Постмодернистская революция: освобождение знака от предмета
Сегодня главенствующая на Западе философия постмодернизма представила нам еще одну форму гнозиса, разоблачающего иллюзии обыденных мыслительных установок, свойственных не приобщенным. Своим "Марксом", разоблачителем господствующего фетишизма, адепты этого движения считают создателя структурной лингвистики швейцарского языковеда Фердинанда де Соссюра (1857-1913). По мнению французского постструктуралиста Бедрийяра, Сосюр является более радикальным разрушителем довлеющих над профанным сознанием иллюзий, чем сам Маркс. Но сам вклад Сосюра в систему авангардного (то есть свободного от благоглупостей массового обыденного сознания) мышления постструктуралисты и постмодернисты оценивают в марксистской парадигме общественного производства.
Маркс как основатель нового гнозиса впервые изобличил "видимости и кажимости" повседневного сознания, показав, что социальная действительность не дана нам Богом или природой, а производится нами, и в основе этого общего производства лежит производство материальное. Тем самым Маркс возвел характерный для западного модерна технологический подход к миру в ранг общеисторической и общеметодологической категории. Как только вы осознали, что действительность произведена, а не подарена человеку Богом или природой, вы начинаете воспринимать ее под знаком иначе - возможного. Ибо то, что произведено другими людьми, может быть преобразовано и улучшено вами, как только вы заполучите знание соответствующей социальной технологии.

**Задание 1:** Перепишите дословно фрагмент текста о постмодернизме: начало со слов «Постмодернистская революция: освобождение», конец на словах «парадигме общественного производства.».
**Задание 2:** Допишите текст о постмодернизме и Марксе, продолжив его сразу после последнего предложения.

Данные о пространственных отношениях
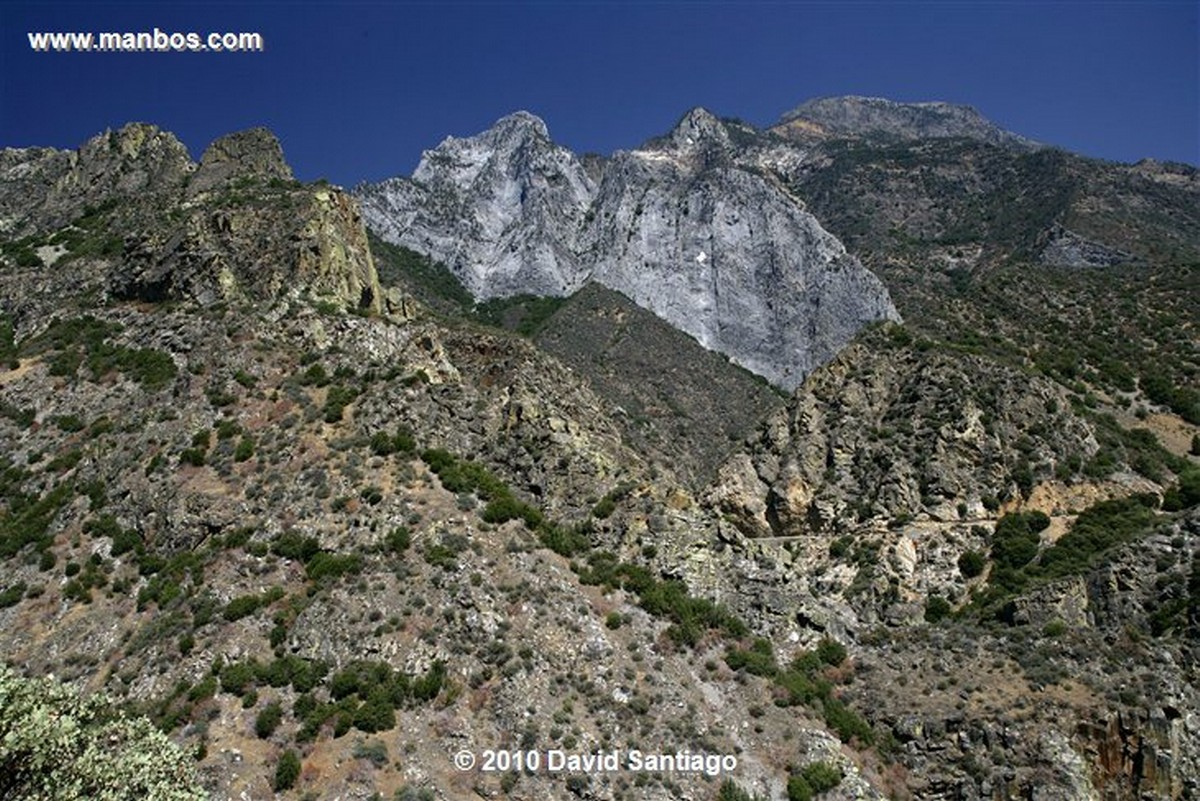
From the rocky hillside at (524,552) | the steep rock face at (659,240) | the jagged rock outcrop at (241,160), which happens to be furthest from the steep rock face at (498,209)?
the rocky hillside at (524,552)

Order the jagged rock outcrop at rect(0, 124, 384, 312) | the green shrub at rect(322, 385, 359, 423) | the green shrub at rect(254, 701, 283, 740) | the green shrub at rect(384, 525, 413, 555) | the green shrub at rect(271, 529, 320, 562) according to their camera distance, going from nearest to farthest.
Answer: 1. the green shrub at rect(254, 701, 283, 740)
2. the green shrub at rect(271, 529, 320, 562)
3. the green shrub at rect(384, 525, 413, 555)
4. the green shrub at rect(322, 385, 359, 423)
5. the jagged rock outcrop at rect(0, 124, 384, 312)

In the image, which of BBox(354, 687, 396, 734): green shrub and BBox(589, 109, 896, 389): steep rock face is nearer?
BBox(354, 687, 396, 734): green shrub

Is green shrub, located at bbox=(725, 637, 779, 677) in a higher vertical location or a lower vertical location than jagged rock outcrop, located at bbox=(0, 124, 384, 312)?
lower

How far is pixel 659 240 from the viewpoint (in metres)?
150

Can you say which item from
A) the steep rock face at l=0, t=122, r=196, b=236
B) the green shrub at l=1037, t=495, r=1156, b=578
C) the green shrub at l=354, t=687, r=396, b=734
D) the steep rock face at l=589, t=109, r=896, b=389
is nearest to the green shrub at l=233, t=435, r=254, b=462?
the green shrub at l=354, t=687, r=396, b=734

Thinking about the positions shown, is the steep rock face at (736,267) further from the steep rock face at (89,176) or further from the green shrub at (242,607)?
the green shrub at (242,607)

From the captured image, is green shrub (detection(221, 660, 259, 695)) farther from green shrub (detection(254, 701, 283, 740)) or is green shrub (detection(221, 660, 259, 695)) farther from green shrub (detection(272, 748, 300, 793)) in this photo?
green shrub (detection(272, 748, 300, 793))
--
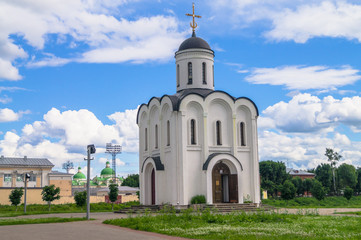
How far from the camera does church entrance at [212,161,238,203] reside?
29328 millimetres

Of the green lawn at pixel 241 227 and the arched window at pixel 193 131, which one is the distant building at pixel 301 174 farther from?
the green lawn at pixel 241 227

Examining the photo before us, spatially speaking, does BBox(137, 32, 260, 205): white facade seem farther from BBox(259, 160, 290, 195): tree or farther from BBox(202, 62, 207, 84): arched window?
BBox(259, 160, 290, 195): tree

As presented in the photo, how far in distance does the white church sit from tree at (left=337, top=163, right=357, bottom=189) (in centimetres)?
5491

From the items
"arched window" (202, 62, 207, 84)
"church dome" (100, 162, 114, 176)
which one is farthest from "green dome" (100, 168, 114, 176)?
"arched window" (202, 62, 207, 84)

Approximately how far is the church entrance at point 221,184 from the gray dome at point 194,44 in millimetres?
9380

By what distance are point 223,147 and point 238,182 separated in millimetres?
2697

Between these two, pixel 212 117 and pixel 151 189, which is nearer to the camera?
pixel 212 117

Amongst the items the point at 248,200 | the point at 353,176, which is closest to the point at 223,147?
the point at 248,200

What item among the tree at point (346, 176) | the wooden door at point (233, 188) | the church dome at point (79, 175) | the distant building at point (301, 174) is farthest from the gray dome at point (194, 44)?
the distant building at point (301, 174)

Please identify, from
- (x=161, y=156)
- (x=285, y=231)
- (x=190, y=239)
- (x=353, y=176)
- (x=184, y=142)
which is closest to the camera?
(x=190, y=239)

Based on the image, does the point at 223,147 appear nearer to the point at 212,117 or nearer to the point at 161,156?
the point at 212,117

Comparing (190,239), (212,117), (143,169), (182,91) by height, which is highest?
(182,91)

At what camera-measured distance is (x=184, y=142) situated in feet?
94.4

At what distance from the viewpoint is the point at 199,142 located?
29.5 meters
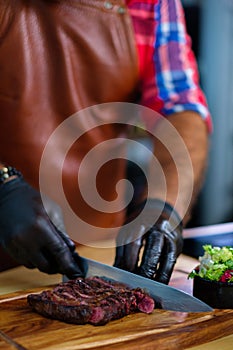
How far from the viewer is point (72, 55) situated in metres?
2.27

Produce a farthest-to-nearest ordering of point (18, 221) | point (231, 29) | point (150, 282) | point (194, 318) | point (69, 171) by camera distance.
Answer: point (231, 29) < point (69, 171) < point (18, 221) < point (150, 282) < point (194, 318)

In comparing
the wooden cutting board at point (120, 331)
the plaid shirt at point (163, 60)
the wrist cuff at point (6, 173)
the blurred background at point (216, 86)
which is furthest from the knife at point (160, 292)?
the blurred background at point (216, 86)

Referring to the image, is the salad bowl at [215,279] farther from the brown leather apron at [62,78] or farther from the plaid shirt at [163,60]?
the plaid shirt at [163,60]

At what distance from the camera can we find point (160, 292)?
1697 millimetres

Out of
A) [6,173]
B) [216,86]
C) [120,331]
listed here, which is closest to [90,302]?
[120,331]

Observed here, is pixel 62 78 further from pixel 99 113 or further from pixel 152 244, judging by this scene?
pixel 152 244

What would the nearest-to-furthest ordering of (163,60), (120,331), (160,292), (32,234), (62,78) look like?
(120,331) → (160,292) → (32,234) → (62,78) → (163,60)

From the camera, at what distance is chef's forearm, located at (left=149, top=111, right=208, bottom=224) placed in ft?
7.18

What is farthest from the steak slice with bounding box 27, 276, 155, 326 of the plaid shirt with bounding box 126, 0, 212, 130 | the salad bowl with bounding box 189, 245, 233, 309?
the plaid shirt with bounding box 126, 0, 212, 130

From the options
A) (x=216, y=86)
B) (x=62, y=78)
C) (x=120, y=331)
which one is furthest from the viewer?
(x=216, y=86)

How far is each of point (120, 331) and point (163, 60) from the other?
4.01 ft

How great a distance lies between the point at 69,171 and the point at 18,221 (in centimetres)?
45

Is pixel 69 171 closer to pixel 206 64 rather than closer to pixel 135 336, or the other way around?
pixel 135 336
--
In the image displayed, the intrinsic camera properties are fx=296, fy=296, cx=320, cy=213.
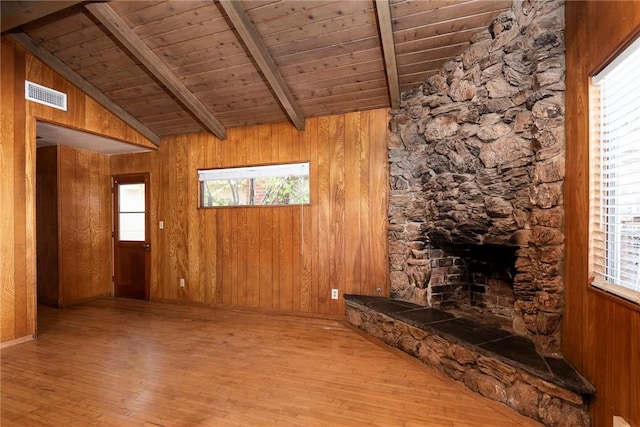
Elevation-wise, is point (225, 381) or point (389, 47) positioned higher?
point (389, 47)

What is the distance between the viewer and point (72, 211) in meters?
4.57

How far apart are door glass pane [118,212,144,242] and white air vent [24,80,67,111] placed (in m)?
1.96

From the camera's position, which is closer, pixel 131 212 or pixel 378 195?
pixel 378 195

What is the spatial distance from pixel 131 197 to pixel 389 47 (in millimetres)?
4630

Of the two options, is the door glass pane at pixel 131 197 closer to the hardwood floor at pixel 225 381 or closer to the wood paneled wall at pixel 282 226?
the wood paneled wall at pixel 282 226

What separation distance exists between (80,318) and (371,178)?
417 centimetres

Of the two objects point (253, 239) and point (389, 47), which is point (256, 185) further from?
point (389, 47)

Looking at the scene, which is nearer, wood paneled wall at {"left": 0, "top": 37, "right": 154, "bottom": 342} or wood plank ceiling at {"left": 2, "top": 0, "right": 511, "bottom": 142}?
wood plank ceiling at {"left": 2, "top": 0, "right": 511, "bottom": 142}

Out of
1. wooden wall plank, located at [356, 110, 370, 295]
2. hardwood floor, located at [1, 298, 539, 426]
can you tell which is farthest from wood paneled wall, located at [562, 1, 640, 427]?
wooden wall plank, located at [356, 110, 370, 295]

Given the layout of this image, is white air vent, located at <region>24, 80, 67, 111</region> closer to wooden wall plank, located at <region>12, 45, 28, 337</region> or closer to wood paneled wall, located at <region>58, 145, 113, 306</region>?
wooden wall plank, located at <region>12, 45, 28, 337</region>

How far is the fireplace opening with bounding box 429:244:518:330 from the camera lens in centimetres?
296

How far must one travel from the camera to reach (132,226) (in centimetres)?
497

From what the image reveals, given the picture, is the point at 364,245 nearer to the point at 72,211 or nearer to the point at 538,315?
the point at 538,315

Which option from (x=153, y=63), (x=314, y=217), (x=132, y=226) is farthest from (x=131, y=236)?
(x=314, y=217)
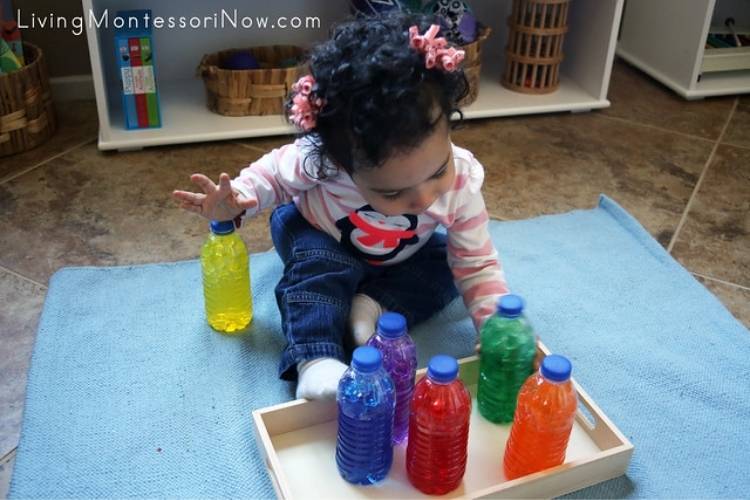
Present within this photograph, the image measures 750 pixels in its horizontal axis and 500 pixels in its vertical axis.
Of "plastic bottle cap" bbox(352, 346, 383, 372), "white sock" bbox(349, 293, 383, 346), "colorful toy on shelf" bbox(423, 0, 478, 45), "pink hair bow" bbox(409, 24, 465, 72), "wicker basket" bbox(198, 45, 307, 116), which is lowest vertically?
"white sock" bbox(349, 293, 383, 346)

**Ответ 1:**
Постмодернистская революция: освобождение знака от предмета
Сегодня главенствующая на Западе философия постмодернизма представила нам еще одну форму гнозиса, разоблачающего иллюзии обыденных мыслительных установок, свойственных не приобщенным. Своим "Марксом", разоблачителем господствующего фетишизма, адепты этого движения считают создателя структурной лингвистики швейцарского языковеда Фердинанда де Соссюра (1857-1913). По мнению французского постструктуралиста Бедрийяра, Сосюр является более радикальным разрушителем довлеющих над профанным сознанием иллюзий, чем сам Маркс. Но сам вклад Сосюра в систему авангардного (то есть свободного от благоглупостей массового обыденного сознания) мышления постструктуралисты и постмодернисты оценивают в марксистской парадигме общественного производства.

**Ответ 2:**
Сам Маркс подозревал, что социальные технологии, связанные с материальным производством, в будущем уступят место технологиям, связанным с духовным производством. "...Полное развитие капитала имеет место лишь тогда..., когда... процесс производства выступает не как подчиненный непосредственному мастерству рабочего, а как технологическое применение науки"1.
Но в самом функциональном предназначении духовного производства сегодня произошел переворот, о котором Маркс не мог подозревать. Для него сутью перехода от индустриального к информационному обществу, от материального к духовному производству была радикализация производительного принципа. Подключение к материальному производству новых научных открытий, касающихся природных сил вещества и энергии, означало в потенции, что производителем материальных благ отныне становится не один только рабочий класс, загнанный в промышленное гетто, но вся цивилизация, формирующая совокупный интеллектуальный капитал.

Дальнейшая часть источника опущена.